L’état d’urgence a été décrété vendredi dans un district du Kirghizstan où des troubles ont éclaté pour la nationalisation d’une mine d’or exploitée par le groupe canadien Centerra Gold, une des principales ressources de ce pays très pauvre d’Asie centrale.
Alors que des affrontements se sont produits dans la matinée entre forces de l’ordre et manifestants près de la mine de Kumtor, située à 350 km à l’est de la capitale Bichkek, le président kirghize Almazbek Atambaïev a signé un décret instaurant l’état d’urgence jusqu’au 10 juin dans le district, avec un couvre-feu de Atambaïev à 6 h locales.
Les troubles avaient débuté dès jeudi près de ce gisement exploité depuis 1997 par Centerra Gold. Des centaines de manifestants se sont dirigés vers la centrale électrique locale et ont coupé dans la soirée l’alimentation en électricité de la mine.
Pour les manifestants, la mine de Kumtor, poids lourd de l’économie kirghize et plus important investissement étranger dans le pays, devrait être nationalisée. Ils tiennent pour responsables de la concession au groupe canadien les précédents présidents, Askar Akaïev et Kourmanbek Bakïev, tous deux soupçonnés de corruption et renversés par des soulèvements populaires.
La compagnie canadienne a envoyé de son côté une lettre au gouvernement kirghize rappelant qu’elle avait déjà payé 1,2 milliard de dollars (919 millions d’euros) de taxes locales et s’impliquait aussi dans le soutien aux écoles de la région. Centerra Gold a également annoncé dans un communiqué avoir temporairement « suspendu » sa production dans la mine de Kumtor.
Après la coupure de l’alimentation électrique, la police a interpellé 92 personnes, selon le procureur général du Kirghizstan, provoquant la colère de milliers de Kirghizes qui ont réclamé vendredi leur libération. Environ 3000 manifestants se sont rendus dans le village où se trouvaient les personnes arrêtées, bloquant les routes, occupant des bâtiments administratifs et retenant pendant quelques heures en otage un responsable régional.
Le président se montre ferme
Des heurts ont alors éclaté entre les manifestants et les forces de l’ordre qui ont usé notamment de gaz lacrymogènes et de grenades assourdissantes pour disperser la foule. Celle-ci a lancé des pierres sur les policiers. Selon un dernier bilan du ministère de la Santé, 55 personnes ont été blessées dans ces affrontements, dont 13 membres des forces de l’ordre. 72 autres personnes ont été arrêtées, selon le vice-premier ministre Chamil Atakhanov.
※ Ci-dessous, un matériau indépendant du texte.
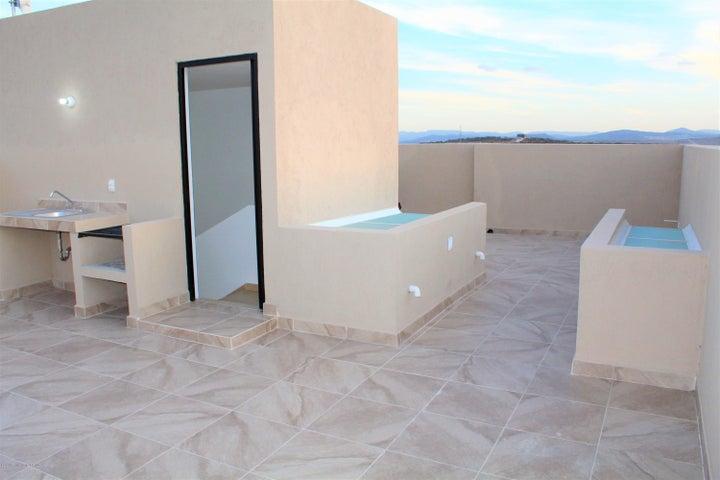 Casa Queretaro>El Marques>Zakia - Renta:14.500 Pesos - codigo: 21-4048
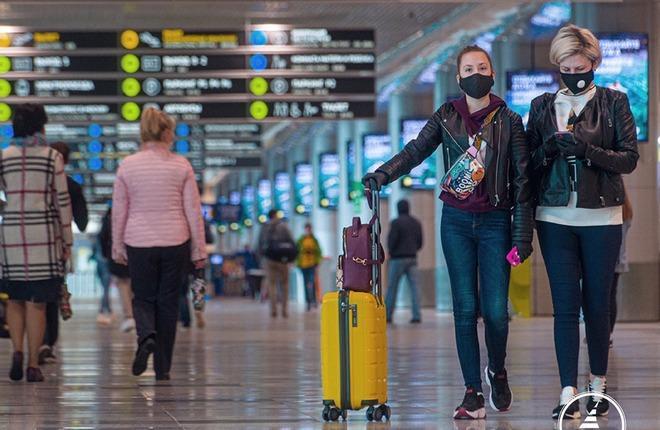 пассажиры в защитных масках в аэропорту Домодедово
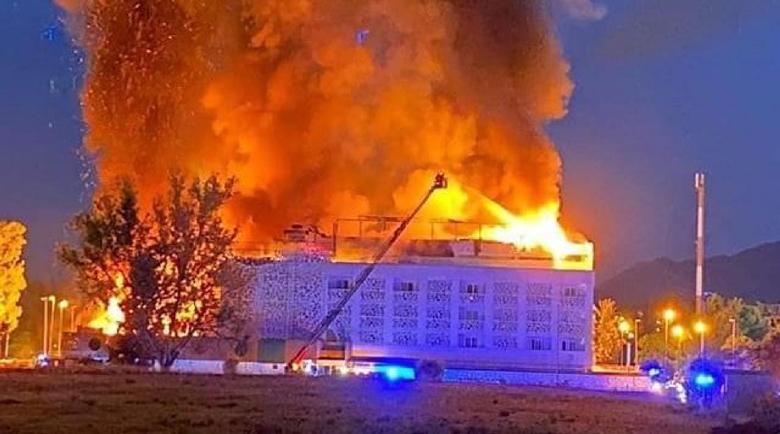 Адски пожар обхвана хотел в испанския курорт Марбеля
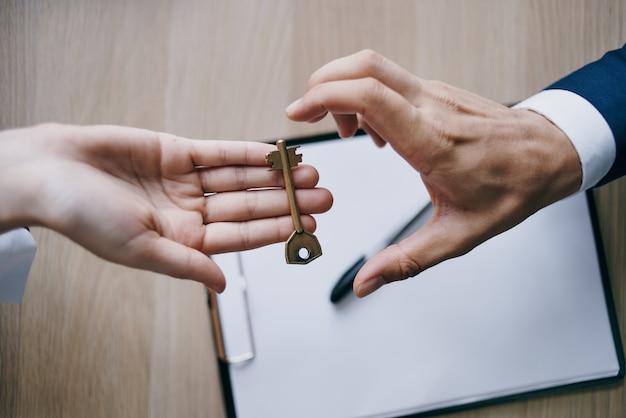 Sleutels in de hand van een zakelijke verkoop van een appartement. hoge kwaliteit foto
L’État kirghiz a subi une « perte de 1,4 million de dollars » (environ 1,079 millions d’euros) à cause de la coupure de l’alimentation électrique de Kumtor, a indiqué le gouvernement kirghiz, en soulignant que la production dans les mines stratégiques comme celle-ci ne devrait pas s’arrêter pour une minute.
« Tous les organisateurs de la manifestation pour Kumtor seront punis sévèrement par la loi. Je garantis cela en tant que président du pays, a déclaré M. Atambaïev avant de signer son décret. Nous ne permettrons pas et ne les laisserons pas ruiner et enterrer le pays. »
Le premier ministre Jantoro Satybaldiev a pour sa part jugé que les troubles étaient organisés par « des ennemis du Kirghizstan ».
Située à 4000 mètres d’altitude, près du lac Issyk Koul, la mine est l’une des plus élevées au monde. Depuis plusieurs mois, les habitants manifestent aussi contre son impact négatif sur les écosystèmes très fragiles de cette région.